╭─ ENTRIES SUPPLIED

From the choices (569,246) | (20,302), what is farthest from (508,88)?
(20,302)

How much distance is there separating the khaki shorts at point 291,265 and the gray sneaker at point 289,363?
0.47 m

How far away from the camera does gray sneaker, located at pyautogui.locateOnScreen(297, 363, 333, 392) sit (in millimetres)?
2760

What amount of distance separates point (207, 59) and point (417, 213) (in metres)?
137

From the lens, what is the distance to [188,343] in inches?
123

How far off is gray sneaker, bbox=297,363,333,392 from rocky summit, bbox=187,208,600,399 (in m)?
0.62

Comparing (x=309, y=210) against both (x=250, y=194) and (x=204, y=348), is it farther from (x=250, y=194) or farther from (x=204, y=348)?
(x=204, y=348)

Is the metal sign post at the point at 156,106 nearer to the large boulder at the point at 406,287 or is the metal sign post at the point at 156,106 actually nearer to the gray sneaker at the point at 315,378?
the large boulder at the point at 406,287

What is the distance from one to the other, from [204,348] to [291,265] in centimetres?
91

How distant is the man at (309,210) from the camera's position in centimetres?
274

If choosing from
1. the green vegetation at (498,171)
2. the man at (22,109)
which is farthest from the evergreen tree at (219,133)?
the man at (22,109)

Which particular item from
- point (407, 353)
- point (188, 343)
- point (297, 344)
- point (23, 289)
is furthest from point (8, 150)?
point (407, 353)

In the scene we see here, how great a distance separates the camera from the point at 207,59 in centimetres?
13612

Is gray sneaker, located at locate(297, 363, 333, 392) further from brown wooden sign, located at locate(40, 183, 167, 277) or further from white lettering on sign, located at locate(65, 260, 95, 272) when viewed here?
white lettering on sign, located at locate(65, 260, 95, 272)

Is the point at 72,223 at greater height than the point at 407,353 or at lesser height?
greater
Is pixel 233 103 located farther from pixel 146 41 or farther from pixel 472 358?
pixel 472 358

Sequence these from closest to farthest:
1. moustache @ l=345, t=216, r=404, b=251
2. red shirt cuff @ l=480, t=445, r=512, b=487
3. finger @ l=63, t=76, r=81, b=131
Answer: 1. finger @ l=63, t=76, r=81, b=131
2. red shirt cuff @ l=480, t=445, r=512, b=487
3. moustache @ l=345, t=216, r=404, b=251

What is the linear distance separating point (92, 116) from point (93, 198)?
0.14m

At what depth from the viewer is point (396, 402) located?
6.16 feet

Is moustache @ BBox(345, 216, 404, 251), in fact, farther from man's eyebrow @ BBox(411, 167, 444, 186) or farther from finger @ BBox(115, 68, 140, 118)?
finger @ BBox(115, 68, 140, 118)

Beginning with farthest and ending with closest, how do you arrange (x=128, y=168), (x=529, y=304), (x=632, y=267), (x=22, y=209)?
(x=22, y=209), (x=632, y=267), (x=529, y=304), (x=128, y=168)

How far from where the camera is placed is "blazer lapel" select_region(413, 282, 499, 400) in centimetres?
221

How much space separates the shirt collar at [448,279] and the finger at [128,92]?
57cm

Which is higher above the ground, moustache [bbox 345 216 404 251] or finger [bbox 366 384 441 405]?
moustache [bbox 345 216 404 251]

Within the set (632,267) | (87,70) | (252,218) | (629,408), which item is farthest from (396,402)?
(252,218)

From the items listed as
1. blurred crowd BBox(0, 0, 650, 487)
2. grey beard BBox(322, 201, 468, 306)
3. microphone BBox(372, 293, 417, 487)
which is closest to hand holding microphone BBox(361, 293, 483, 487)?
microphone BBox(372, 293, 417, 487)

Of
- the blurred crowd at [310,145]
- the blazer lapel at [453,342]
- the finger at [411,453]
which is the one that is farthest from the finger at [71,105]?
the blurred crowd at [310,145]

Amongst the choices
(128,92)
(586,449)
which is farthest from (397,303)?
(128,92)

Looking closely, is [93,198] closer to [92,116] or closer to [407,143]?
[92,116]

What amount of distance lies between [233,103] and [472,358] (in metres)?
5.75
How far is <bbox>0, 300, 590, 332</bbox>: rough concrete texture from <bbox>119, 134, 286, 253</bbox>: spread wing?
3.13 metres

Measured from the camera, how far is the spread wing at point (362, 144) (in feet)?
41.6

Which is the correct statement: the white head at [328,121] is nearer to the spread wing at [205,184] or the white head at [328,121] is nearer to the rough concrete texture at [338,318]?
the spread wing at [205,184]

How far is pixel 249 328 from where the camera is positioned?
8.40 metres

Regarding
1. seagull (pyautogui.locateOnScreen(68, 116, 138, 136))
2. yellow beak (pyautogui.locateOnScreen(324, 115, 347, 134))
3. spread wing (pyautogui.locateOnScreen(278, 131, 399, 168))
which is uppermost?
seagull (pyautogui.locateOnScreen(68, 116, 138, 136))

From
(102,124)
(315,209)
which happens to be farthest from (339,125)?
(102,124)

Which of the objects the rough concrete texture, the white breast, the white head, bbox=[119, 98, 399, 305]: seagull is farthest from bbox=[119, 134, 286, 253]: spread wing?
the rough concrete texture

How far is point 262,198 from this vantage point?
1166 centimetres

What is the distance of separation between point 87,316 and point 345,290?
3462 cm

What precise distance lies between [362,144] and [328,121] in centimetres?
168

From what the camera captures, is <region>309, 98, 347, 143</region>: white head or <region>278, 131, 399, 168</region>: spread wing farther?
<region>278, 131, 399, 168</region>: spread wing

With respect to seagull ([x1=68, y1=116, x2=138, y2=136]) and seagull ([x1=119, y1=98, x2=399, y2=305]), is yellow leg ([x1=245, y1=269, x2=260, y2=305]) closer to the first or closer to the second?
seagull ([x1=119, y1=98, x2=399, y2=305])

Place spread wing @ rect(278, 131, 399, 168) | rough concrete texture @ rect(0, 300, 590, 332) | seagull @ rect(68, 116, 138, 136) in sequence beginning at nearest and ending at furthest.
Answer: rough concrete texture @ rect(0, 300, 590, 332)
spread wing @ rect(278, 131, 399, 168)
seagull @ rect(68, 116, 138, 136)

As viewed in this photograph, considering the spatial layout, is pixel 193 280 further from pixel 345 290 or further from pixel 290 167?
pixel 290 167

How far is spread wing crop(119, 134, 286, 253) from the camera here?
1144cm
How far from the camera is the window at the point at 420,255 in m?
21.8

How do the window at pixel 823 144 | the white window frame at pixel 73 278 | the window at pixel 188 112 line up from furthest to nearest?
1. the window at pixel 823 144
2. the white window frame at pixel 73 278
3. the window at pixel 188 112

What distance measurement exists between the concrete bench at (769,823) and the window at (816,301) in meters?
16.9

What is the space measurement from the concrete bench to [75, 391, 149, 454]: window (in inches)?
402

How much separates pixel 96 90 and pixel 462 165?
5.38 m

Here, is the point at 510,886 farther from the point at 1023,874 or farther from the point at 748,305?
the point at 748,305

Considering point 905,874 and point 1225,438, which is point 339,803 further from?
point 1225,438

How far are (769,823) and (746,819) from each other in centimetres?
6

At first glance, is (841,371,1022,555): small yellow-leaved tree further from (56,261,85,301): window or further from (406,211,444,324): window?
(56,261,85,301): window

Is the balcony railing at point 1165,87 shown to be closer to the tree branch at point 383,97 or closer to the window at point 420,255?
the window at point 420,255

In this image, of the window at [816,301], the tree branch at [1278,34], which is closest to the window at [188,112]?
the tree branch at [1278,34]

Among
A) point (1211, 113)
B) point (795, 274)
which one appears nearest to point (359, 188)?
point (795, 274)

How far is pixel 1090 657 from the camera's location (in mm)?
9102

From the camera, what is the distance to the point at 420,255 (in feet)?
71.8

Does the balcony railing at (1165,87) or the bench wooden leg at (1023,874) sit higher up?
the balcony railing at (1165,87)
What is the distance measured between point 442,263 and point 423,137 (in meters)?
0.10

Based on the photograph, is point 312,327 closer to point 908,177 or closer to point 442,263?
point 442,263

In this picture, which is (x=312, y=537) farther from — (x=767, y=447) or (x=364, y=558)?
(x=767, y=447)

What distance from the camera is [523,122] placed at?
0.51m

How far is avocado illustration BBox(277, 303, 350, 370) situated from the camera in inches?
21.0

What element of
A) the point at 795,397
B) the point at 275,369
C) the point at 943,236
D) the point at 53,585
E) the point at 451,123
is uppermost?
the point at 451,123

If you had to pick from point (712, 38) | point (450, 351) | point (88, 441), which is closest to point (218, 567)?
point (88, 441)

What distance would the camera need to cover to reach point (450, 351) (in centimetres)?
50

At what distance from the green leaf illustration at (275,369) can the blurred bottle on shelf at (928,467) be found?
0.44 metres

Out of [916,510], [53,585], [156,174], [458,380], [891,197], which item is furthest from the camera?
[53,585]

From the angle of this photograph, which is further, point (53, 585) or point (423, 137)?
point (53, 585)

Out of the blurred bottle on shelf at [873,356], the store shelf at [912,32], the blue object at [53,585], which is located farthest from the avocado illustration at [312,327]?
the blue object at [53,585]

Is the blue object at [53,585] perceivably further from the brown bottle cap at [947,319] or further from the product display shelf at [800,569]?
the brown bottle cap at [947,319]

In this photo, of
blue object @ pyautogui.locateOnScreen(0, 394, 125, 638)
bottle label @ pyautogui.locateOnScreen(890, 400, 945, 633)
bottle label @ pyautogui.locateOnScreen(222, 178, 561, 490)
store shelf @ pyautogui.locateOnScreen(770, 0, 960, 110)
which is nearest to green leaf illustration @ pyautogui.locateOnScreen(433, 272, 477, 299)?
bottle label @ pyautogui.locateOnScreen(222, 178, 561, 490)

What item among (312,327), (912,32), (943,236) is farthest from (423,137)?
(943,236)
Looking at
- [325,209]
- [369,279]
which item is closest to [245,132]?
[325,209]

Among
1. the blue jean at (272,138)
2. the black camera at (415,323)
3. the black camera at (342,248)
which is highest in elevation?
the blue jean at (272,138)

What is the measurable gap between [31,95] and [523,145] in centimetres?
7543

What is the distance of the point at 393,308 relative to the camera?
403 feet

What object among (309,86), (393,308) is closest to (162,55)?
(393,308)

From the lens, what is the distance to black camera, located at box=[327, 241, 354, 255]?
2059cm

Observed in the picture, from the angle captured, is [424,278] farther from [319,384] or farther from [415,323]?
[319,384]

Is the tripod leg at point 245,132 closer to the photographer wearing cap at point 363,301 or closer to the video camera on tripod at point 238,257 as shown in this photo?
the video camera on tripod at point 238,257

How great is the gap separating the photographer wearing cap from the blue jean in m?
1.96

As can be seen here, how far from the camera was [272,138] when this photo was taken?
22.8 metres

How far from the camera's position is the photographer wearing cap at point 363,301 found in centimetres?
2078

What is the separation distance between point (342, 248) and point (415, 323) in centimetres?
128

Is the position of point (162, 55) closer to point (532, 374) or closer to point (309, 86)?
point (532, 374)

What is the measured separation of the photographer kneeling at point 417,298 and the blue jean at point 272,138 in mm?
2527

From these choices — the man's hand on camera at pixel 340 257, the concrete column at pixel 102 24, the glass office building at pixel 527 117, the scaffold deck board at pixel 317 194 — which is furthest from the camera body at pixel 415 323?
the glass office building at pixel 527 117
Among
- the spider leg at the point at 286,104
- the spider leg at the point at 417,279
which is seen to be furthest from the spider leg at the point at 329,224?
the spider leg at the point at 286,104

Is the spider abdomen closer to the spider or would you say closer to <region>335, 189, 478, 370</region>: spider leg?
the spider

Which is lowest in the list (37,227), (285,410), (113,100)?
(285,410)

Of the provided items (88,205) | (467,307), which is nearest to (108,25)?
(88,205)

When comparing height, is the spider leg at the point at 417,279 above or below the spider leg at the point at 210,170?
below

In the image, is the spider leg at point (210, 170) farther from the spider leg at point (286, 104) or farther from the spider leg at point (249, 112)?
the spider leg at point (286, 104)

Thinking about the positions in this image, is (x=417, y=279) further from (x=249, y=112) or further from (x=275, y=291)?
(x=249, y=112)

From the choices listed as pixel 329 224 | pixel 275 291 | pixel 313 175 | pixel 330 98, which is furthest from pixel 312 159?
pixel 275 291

╰─

◆ **THE PROBLEM**:
Reproduce the material word for word, starting with the line that contains "Is the position" and going on through the end of the material.

◆ **THE RESULT**:
Is the position of point (162, 55) closer to point (532, 374) or closer to point (309, 86)?
point (532, 374)

What is the measured separation of the photographer kneeling at point 417,298 and the blue jean at point 272,138 in mm?
2527

From these choices — the man's hand on camera at pixel 340 257, the concrete column at pixel 102 24, the glass office building at pixel 527 117, the scaffold deck board at pixel 317 194 — which is furthest from the camera body at pixel 415 323?
the glass office building at pixel 527 117
Among
- the spider leg at the point at 286,104
- the spider leg at the point at 417,279
which is seen to be furthest from the spider leg at the point at 329,224?
the spider leg at the point at 286,104

Is the spider abdomen closer to the spider or would you say closer to <region>335, 189, 478, 370</region>: spider leg?
the spider

Which is lowest in the list (37,227), (285,410), (113,100)?
(285,410)

Of the provided items (88,205) | (467,307), which is nearest to (108,25)?
(88,205)

When comparing height, is the spider leg at the point at 417,279 above or below the spider leg at the point at 210,170?
below

In the image, is the spider leg at point (210, 170) farther from the spider leg at point (286, 104) or farther from the spider leg at point (249, 112)?
the spider leg at point (286, 104)

Thinking about the positions in this image, is (x=417, y=279) further from (x=249, y=112) or further from (x=275, y=291)?
(x=249, y=112)

From the choices listed as pixel 329 224 | pixel 275 291 | pixel 313 175 | pixel 330 98, which is furthest from pixel 312 159?
pixel 275 291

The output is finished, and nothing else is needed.